Kardeş kavgası ve siz

Kardeş kavgalarından ve onların sonuçlarından yakınmak aileler için adeta alışılmıştır. Genellikle sonlandıramamaktan ve her ikisine de yaranamamaktan yakınırlar. Çünkü kardeş kavgasını yatıştırmak için aralarına girip, haklı haksız ayırmaya çalışılır, haksıza ceza verilir. Oysa genellikle kardeş kavgalarında haklı haksız olmaz. Birinde biri haklı ise, öbüründe diğeri haklıdır. Ama siz araya girdiğinizde taraf tutmak zorunda kalır ve her ikisini de memnun edemezsiniz. Sonunda biri diğerini daha çok sevmekle suçlayacaktır. Yapılması gereken birbirlerine zarar vermelerini engelleyip, olayı hiç tartışmadan her birini bir süre ayrı tutmaktır. Onların diğerine ilişkin şikâyetlerini dinlemeyip, kavga istemediğinizi ve birlikte olmayı başarana kadar ayrı durmaları gerektiğini, sorunu sonra kendilerinin halletmelerini söyleyip tarafsız kalmayı başarmaktır.

Bir veri kümesinden alınan satırlar
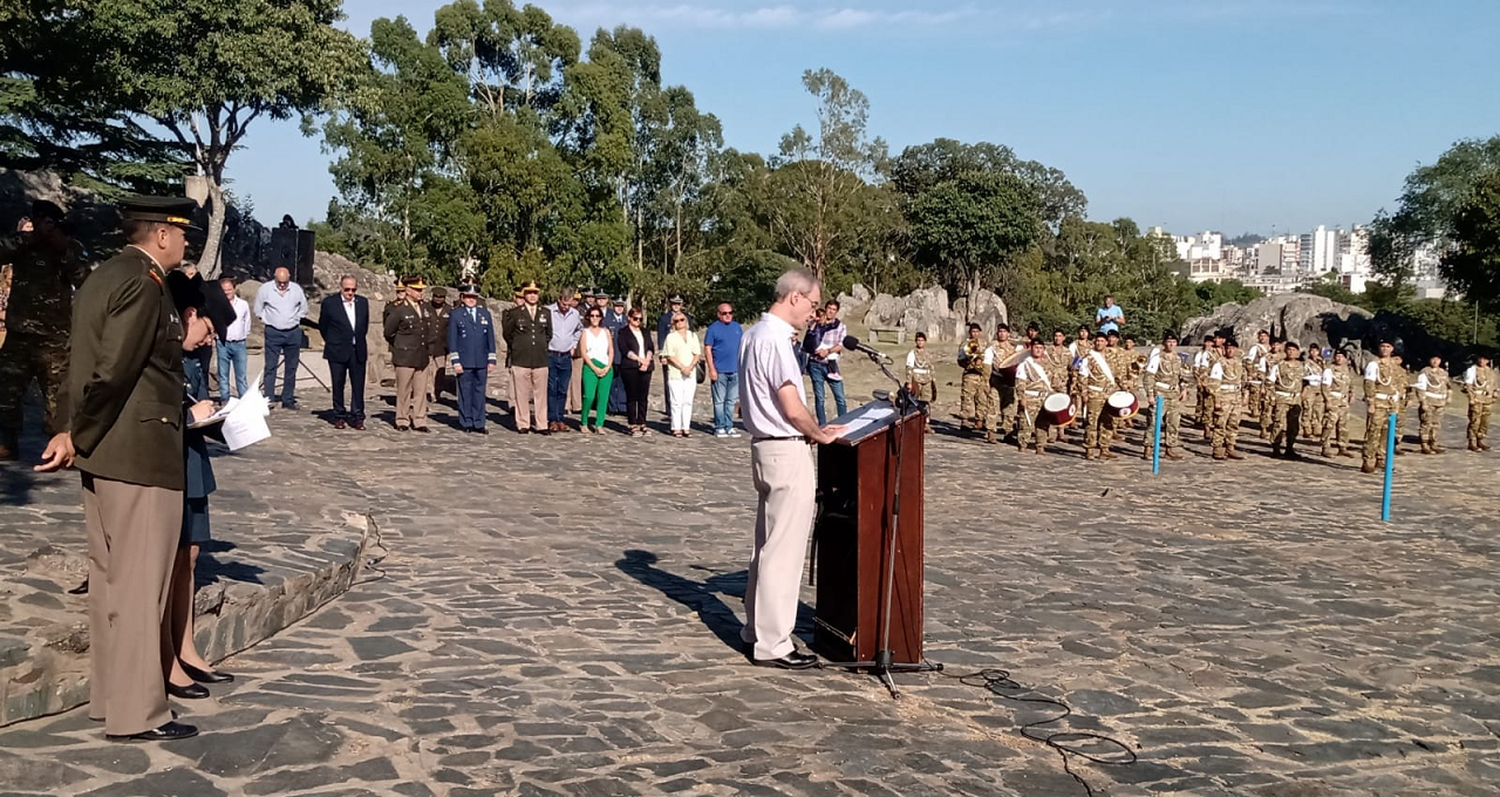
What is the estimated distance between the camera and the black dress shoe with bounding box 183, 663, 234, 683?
5.73 metres

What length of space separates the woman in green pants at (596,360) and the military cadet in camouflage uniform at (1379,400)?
1087 centimetres

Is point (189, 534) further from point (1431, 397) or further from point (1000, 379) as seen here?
point (1431, 397)

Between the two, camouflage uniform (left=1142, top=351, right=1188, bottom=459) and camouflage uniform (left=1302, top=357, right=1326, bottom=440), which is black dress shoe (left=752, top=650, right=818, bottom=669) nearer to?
camouflage uniform (left=1142, top=351, right=1188, bottom=459)

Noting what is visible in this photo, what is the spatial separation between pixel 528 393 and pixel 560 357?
2.26 feet

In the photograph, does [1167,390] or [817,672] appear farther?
[1167,390]

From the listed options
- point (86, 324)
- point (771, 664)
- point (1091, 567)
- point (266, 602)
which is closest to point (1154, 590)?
point (1091, 567)

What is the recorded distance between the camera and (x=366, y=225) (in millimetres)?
56031

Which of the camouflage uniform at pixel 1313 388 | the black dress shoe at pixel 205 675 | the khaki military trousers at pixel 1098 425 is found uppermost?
the camouflage uniform at pixel 1313 388

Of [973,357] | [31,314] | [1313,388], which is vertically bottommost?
[1313,388]

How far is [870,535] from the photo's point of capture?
6.36 m

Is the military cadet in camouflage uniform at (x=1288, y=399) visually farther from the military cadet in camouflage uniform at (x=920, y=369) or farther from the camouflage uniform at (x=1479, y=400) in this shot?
the military cadet in camouflage uniform at (x=920, y=369)

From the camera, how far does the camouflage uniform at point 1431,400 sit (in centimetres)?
2036

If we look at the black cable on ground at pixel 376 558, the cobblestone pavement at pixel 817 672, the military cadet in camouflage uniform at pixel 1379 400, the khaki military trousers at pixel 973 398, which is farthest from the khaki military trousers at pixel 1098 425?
the black cable on ground at pixel 376 558

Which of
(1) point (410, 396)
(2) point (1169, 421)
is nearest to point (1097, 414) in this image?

# Kısa görev A:
Kardeş kavgası metninin "Kardeş kavgalarından ve" sözcüklerinden "tarafsız kalmayı başarmaktır." sözcüklerine kadar olan bölümünü hiç değiştirmeden geri verin.
# Kısa görev B:
Kardeş kavgası metnine göre aileler genellikle neyden yakınır?
Yanıt verirken yalnızca metne dayanın.

# Yazılı yanıt A:
Kardeş kavgalarından ve onların sonuçlarından yakınmak aileler için adeta alışılmıştır. Genellikle sonlandıramamaktan ve her ikisine de yaranamamaktan yakınırlar. Çünkü kardeş kavgasını yatıştırmak için aralarına girip, haklı haksız ayırmaya çalışılır, haksıza ceza verilir. Oysa genellikle kardeş kavgalarında haklı haksız olmaz. Birinde biri haklı ise, öbüründe diğeri haklıdır. Ama siz araya girdiğinizde taraf tutmak zorunda kalır ve her ikisini de memnun edemezsiniz. Sonunda biri diğerini daha çok sevmekle suçlayacaktır. Yapılması gereken birbirlerine zarar vermelerini engelleyip, olayı hiç tartışmadan her birini bir süre ayrı tutmaktır. Onların diğerine ilişkin şikâyetlerini dinlemeyip, kavga istemediğinizi ve birlikte olmayı başarana kadar ayrı durmaları gerektiğini, sorunu sonra kendilerinin halletmelerini söyleyip tarafsız kalmayı başarmaktır.

# Yazılı yanıt B:
Kavgayı sonlandıramamaktan ve her ikisine de yaranamamaktan yakınırlar.